__Material for this exercise__.
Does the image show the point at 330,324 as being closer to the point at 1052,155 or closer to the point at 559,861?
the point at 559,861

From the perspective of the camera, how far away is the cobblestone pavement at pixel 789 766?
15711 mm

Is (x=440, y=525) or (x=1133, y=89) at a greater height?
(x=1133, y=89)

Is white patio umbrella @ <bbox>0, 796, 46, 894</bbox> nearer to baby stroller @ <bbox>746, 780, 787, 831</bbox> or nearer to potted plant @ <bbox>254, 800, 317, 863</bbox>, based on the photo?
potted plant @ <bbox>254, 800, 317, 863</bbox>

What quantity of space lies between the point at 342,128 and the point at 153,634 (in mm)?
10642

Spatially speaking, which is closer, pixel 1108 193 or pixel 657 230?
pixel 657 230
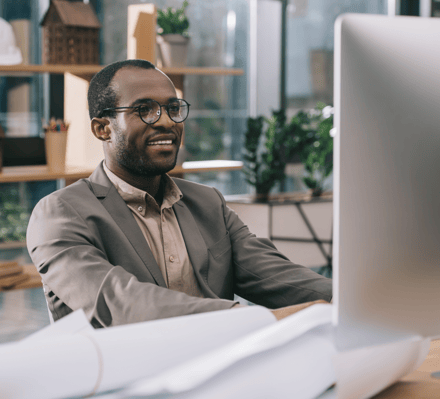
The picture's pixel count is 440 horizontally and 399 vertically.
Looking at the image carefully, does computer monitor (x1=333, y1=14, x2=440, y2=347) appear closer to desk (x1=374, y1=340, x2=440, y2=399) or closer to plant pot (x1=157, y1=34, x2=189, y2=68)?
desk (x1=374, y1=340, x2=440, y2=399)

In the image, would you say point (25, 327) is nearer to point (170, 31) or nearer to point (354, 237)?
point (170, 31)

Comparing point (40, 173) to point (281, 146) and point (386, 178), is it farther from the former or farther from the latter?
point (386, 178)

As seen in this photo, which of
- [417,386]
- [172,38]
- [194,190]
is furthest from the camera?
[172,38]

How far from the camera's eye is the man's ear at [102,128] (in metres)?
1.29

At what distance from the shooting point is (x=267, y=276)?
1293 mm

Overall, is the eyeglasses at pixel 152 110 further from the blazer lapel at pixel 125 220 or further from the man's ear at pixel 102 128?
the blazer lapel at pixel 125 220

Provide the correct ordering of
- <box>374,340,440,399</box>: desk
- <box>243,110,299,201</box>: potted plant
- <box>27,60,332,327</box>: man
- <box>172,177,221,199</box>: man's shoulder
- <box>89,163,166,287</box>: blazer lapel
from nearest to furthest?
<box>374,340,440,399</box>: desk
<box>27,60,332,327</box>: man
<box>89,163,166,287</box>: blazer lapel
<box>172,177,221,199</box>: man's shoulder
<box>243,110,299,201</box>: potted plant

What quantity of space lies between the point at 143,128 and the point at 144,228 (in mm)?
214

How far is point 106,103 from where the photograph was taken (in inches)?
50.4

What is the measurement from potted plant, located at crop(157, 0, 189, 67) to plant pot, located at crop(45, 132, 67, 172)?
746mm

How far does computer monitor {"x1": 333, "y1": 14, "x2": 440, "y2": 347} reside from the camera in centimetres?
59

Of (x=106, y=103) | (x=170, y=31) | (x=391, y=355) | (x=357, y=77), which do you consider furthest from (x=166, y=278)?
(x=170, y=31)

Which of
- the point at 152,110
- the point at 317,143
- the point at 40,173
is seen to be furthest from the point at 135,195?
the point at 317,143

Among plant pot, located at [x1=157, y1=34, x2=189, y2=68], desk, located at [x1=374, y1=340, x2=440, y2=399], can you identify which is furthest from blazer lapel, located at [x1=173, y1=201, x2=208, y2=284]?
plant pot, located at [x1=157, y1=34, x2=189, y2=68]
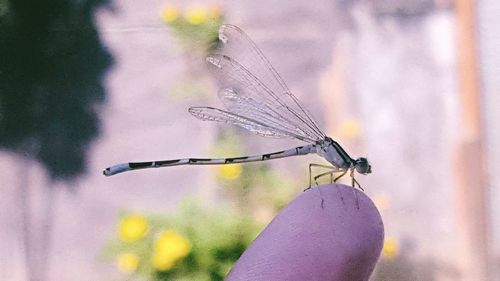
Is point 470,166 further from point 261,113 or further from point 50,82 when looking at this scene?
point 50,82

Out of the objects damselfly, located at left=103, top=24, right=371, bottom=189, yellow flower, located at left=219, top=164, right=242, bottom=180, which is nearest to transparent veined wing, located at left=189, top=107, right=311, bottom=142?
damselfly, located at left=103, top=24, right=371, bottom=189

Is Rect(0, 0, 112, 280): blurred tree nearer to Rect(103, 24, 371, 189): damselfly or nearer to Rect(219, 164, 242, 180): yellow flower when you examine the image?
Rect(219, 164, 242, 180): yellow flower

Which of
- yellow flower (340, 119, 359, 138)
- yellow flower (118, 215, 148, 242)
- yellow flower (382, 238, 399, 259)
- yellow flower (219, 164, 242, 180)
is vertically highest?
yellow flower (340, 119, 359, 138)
* * *
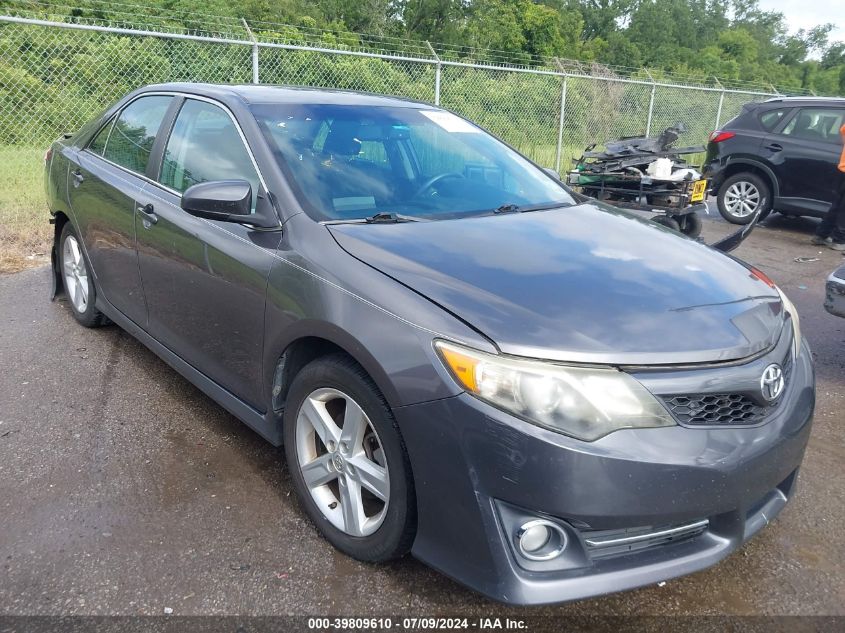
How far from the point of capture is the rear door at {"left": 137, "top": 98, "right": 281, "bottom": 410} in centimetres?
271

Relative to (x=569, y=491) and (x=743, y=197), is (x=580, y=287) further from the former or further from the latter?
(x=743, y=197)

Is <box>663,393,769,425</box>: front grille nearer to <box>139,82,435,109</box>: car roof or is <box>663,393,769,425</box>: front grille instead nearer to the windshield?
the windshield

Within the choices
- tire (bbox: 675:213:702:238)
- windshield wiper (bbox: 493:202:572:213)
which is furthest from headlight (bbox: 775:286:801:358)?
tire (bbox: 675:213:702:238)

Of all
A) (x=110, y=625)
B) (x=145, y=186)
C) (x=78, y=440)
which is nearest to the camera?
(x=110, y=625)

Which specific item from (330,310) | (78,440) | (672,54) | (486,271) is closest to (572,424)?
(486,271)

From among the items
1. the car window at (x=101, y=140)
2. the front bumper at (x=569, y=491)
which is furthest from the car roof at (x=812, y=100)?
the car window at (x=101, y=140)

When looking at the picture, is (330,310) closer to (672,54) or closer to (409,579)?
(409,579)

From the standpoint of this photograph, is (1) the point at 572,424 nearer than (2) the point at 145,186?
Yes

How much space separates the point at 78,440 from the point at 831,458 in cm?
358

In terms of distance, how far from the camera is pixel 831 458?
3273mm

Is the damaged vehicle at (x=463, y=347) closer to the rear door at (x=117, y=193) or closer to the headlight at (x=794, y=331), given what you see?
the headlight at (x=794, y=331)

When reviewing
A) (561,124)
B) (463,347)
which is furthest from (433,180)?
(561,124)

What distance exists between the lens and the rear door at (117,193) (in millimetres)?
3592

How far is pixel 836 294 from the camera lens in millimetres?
...
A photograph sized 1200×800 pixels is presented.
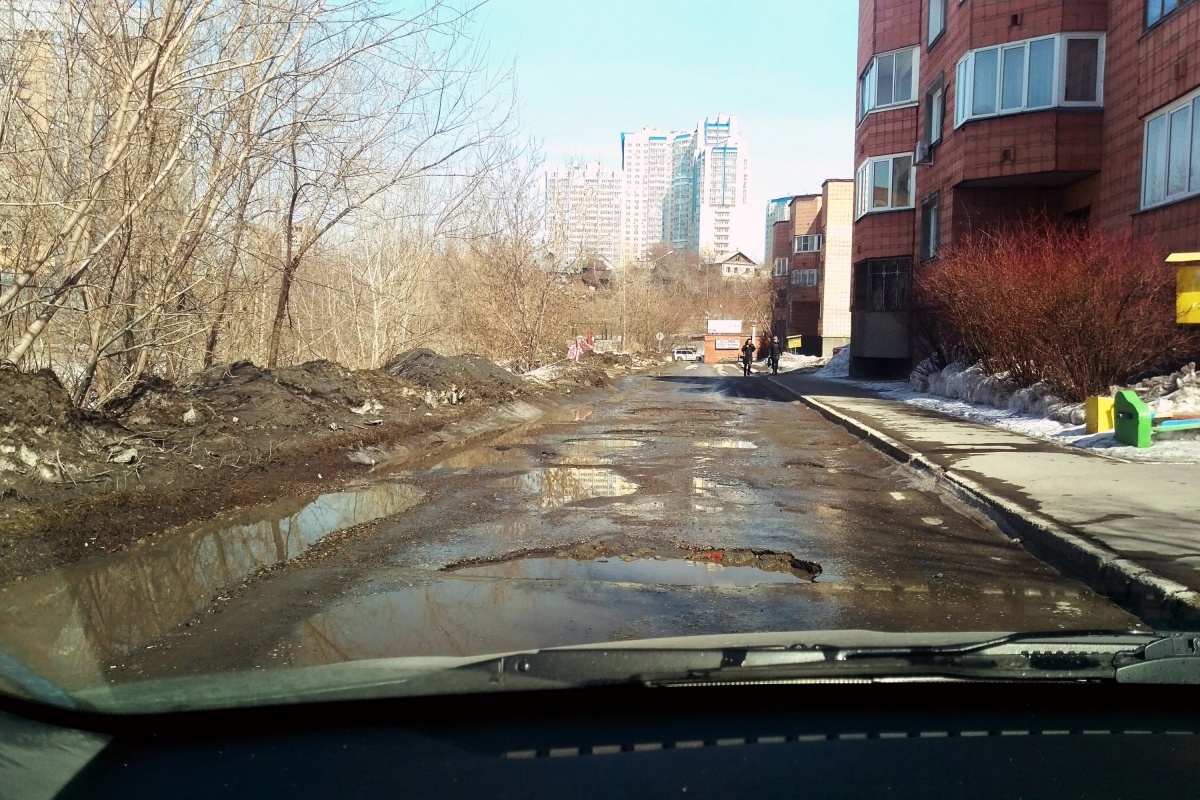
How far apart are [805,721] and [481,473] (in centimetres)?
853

__Task to carry out__.
Reproduce the records verbatim, beginning at the line that contains "Which specific item" and stopping after the line that contains "How far is pixel".

__Task response__.
Which specific item from (330,310) | (78,440) | (672,54) | (486,271) is closest to (572,424)?
(486,271)

From among the items
1. the car window at (x=101, y=140)
2. the front bumper at (x=569, y=491)
which is furthest from the car roof at (x=812, y=100)?
the car window at (x=101, y=140)

When looking at the picture, is (330,310) closer to (672,54) or closer to (409,579)?
(409,579)

From the standpoint of this photograph, is (1) the point at 572,424 nearer than (2) the point at 145,186?
Yes

How much space separates the point at 78,440 from the point at 831,458 in cm?
358

In terms of distance, how far from the camera is pixel 831 458?
3273mm

Is the damaged vehicle at (x=463, y=347) closer to the rear door at (x=117, y=193) or closer to the headlight at (x=794, y=331), given what you see?
the headlight at (x=794, y=331)

When reviewing
A) (561,124)
B) (463,347)
which is furthest from (433,180)?
(561,124)

What distance exists between the lens and the rear door at (117,193) (in millimetres)?
3592

How far is pixel 836 294 from the camera lens in millimetres?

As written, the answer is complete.